Retype the lines from the one containing "Cluster+ table lamp" through the last line of the entries below, exactly and in full, omitting every image.

Dataset items:
>>>

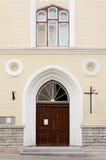 Vista da fachada de uma igreja Imagens de Stock Royalty Free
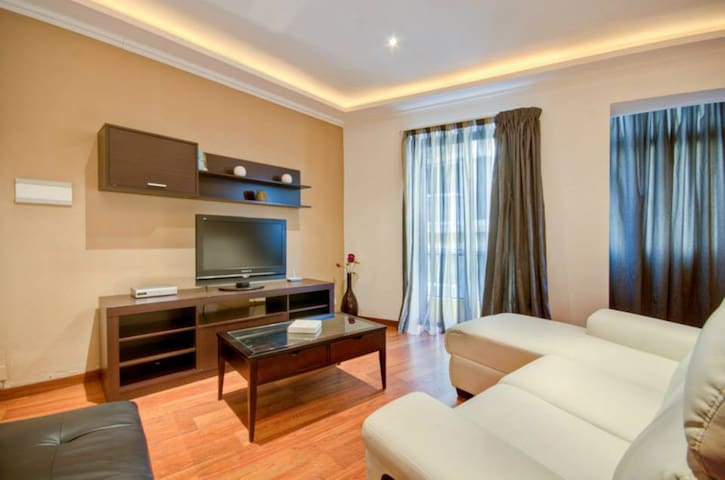 Twin Room in Sliema - just one minute to the sea!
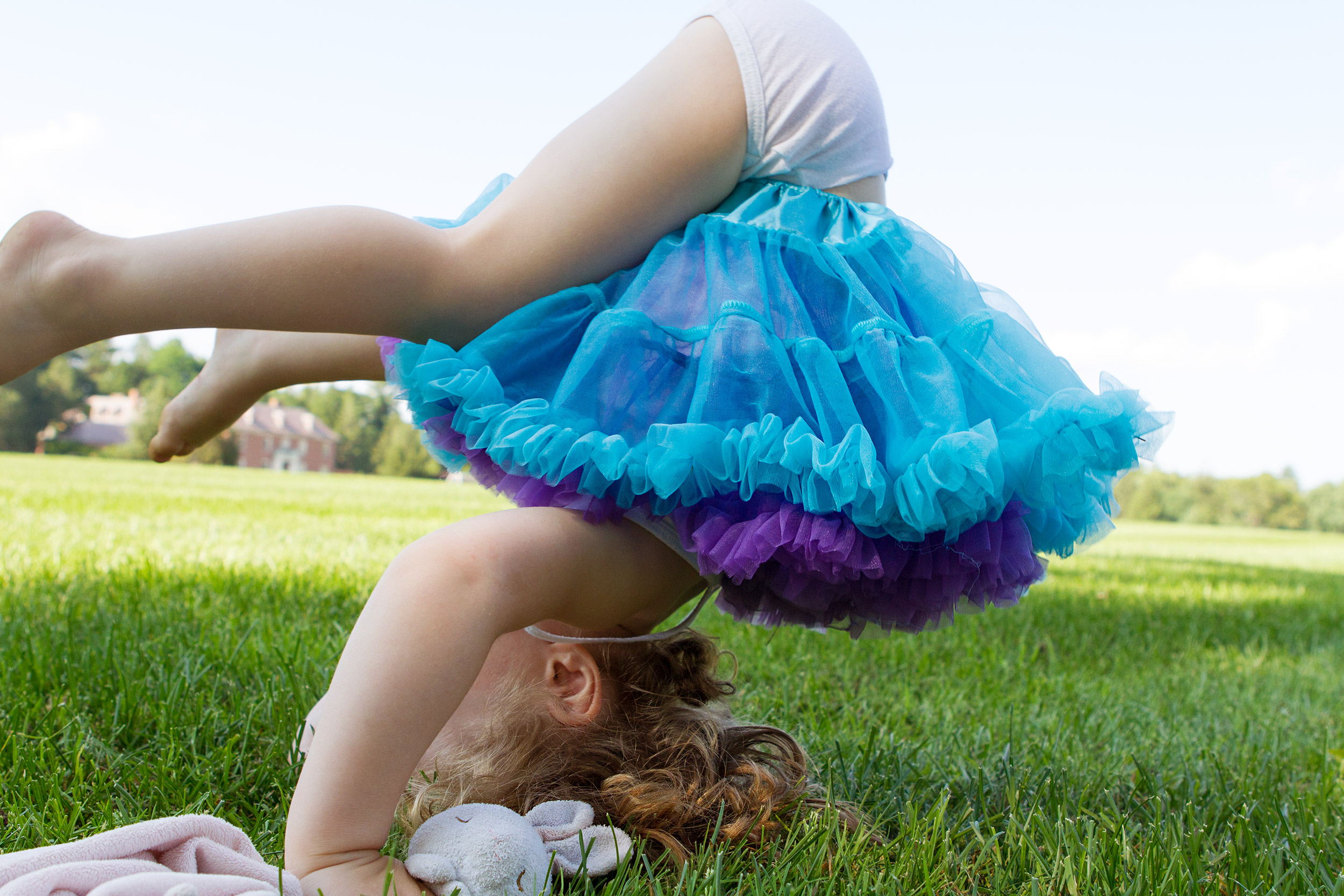 PHOTOGRAPHER | KIDS | CHILDHOOD | REAL PLAY | TUTU | OUTDOORS | GREEN GRASS | PLAY | Fun | 38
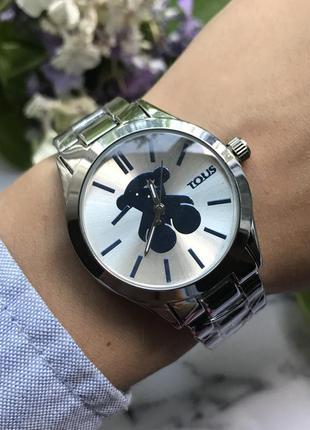 Часы наручные серебристые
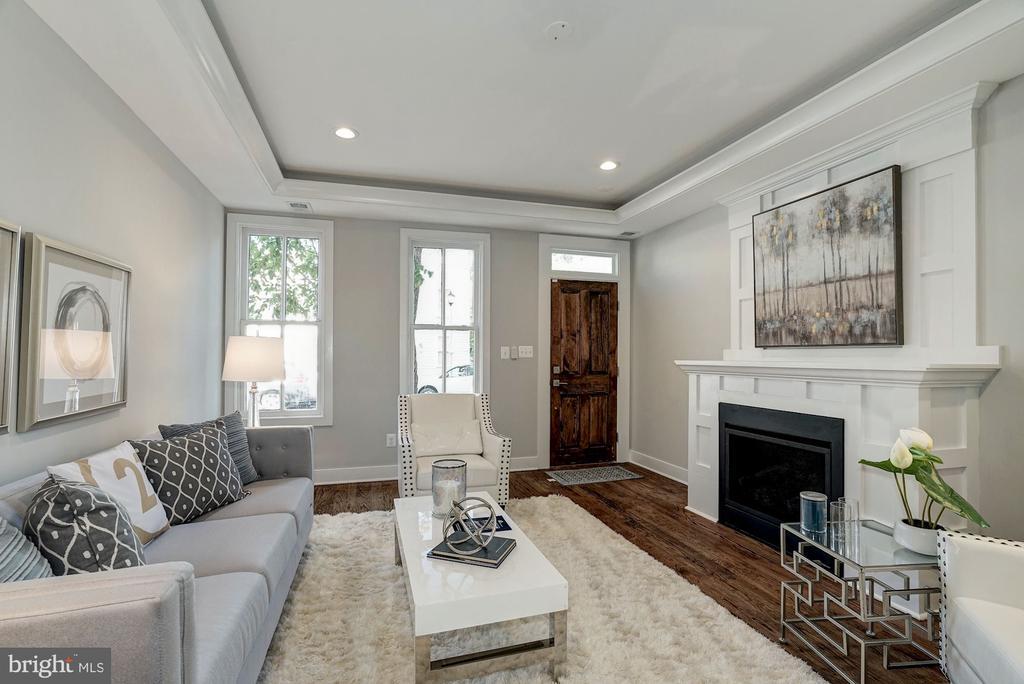Living Room  (very similar example) - 427 N CLEVELAND ST, ARLINGTON
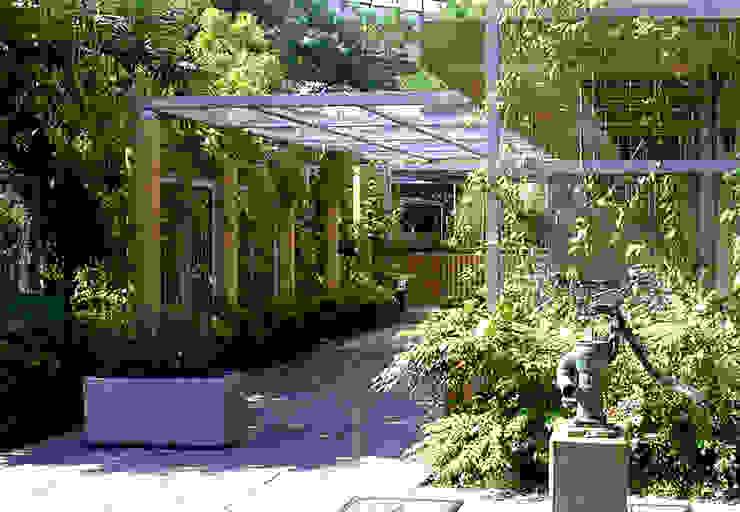 Jardines de estilo moderno de ユミラ建築設計室 Moderno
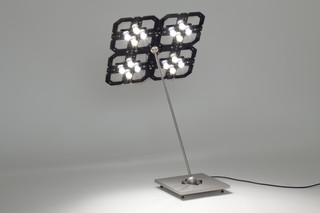 Cluster+ table lamp  by  benwirth licht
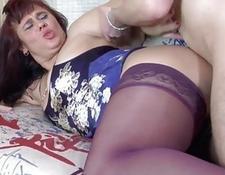 A little boy puts his penish inside his moms butt   Porn-Update.com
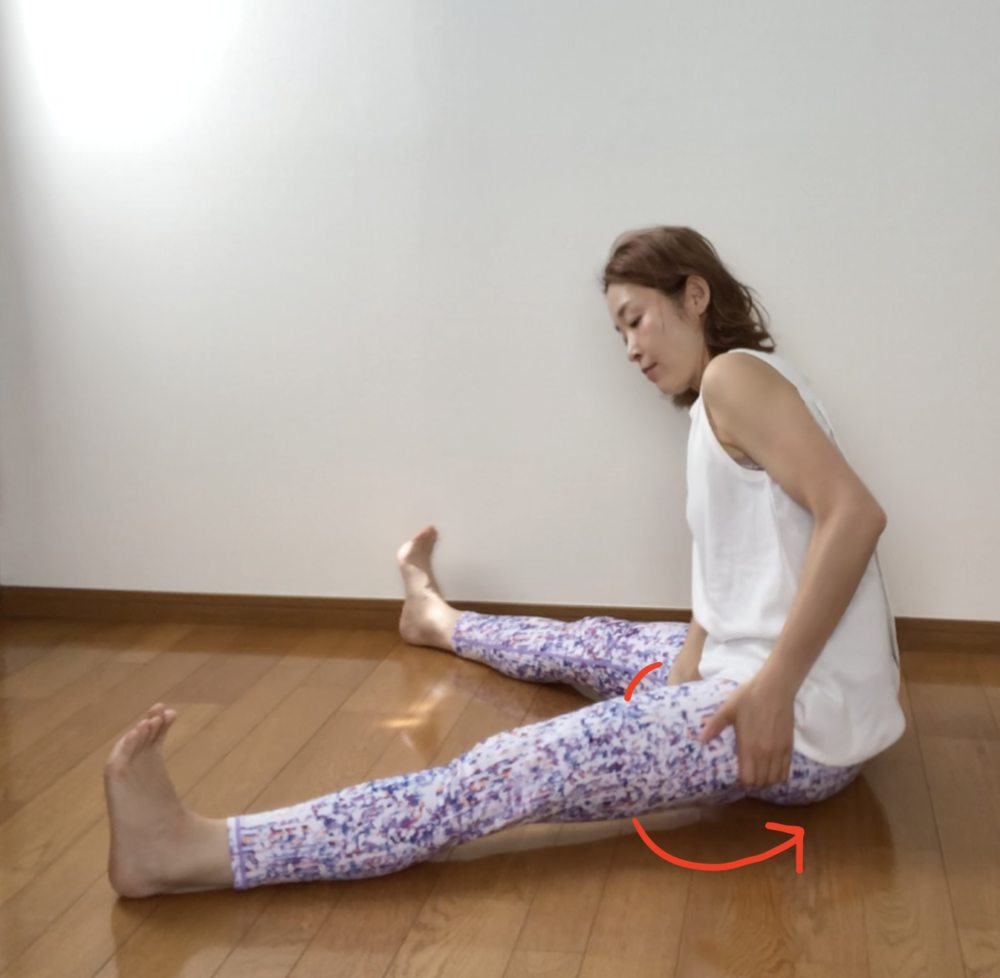 STEP2:足を左右に大きく開く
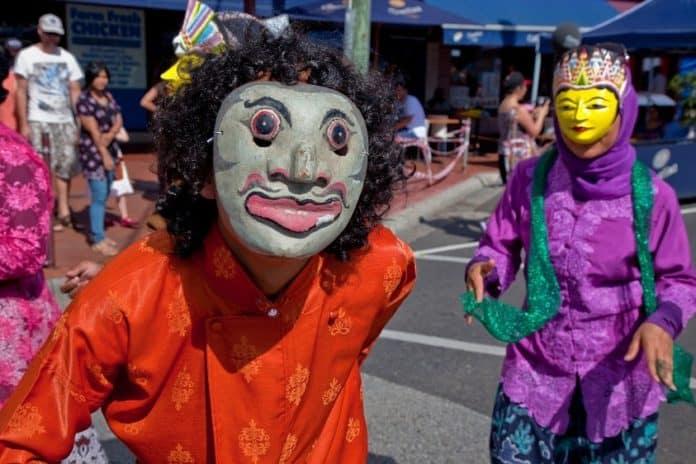 Parade Clayton Street Festival-OZIP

<<<

RESPONSE TO THIS EXERCISE:
 Cluster+ table lamp  by  benwirth licht
 A little boy puts his penish inside his moms butt   Porn-Update.com
 STEP2:足を左右に大きく開く
 Parade Clayton Street Festival-OZIP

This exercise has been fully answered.